▶ Written request
Print the records unchanged, starting at their very first line and ending with the line that contains "124L106 159H159V80L151 71H106L88".

-- start Items --

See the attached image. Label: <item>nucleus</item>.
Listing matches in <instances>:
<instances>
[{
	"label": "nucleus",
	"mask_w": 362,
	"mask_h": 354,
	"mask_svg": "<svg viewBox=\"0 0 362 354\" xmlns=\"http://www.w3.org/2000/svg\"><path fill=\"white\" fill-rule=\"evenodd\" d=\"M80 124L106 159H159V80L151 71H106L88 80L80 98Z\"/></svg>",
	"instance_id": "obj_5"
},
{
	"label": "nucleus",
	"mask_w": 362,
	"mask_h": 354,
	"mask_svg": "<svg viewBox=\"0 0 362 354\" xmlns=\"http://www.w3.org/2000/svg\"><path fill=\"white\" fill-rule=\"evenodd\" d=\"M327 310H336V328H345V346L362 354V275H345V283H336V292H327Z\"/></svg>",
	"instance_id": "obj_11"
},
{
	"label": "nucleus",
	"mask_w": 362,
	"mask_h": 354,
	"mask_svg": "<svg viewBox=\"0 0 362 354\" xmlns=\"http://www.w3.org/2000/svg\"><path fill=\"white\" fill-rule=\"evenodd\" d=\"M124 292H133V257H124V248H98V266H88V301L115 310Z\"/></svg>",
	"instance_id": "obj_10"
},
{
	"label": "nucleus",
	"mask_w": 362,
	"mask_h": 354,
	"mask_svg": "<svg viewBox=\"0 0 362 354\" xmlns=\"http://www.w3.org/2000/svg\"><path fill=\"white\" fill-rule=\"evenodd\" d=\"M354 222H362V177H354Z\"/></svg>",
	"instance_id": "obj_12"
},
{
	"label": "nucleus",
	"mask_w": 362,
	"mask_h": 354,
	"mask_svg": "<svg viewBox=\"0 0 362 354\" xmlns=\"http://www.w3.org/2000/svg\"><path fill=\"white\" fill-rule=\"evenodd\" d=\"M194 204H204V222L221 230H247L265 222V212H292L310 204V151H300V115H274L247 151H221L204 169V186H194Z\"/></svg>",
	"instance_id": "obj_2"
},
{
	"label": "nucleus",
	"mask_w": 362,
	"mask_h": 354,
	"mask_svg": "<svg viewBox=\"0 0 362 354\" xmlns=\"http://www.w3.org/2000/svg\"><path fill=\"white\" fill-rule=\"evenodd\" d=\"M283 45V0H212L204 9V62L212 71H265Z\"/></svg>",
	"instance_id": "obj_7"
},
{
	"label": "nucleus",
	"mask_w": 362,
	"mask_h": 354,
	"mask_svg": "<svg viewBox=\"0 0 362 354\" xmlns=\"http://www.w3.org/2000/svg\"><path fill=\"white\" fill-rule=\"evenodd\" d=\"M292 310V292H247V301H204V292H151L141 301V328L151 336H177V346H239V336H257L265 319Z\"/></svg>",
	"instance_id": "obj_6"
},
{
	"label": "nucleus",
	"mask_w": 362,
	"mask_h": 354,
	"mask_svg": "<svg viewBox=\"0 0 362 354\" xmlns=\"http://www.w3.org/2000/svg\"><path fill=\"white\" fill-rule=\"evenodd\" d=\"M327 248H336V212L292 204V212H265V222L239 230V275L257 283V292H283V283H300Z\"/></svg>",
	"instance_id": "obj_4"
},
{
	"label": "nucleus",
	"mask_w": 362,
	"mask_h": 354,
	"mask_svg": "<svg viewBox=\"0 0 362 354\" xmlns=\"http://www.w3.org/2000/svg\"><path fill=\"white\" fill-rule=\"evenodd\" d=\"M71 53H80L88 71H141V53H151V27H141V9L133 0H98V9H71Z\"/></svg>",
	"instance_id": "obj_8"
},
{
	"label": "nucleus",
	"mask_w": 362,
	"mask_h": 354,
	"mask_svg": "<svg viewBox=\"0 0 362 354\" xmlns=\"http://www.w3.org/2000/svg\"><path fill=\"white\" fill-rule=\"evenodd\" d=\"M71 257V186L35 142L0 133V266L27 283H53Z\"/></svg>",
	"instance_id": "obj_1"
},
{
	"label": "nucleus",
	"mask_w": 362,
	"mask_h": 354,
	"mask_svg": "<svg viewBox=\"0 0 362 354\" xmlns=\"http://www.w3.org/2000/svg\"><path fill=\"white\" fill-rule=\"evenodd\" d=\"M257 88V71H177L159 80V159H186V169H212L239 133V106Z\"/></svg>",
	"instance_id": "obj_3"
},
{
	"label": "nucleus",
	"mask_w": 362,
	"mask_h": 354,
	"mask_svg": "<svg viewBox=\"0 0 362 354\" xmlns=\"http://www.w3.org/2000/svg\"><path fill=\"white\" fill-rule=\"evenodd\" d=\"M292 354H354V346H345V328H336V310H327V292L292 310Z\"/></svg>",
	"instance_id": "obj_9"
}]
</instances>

-- end Items --

▶ Complete output
See the attached image. Label: <item>nucleus</item>.
Listing matches in <instances>:
<instances>
[{
	"label": "nucleus",
	"mask_w": 362,
	"mask_h": 354,
	"mask_svg": "<svg viewBox=\"0 0 362 354\" xmlns=\"http://www.w3.org/2000/svg\"><path fill=\"white\" fill-rule=\"evenodd\" d=\"M80 124L106 159H159V80L151 71H106L88 80L80 98Z\"/></svg>",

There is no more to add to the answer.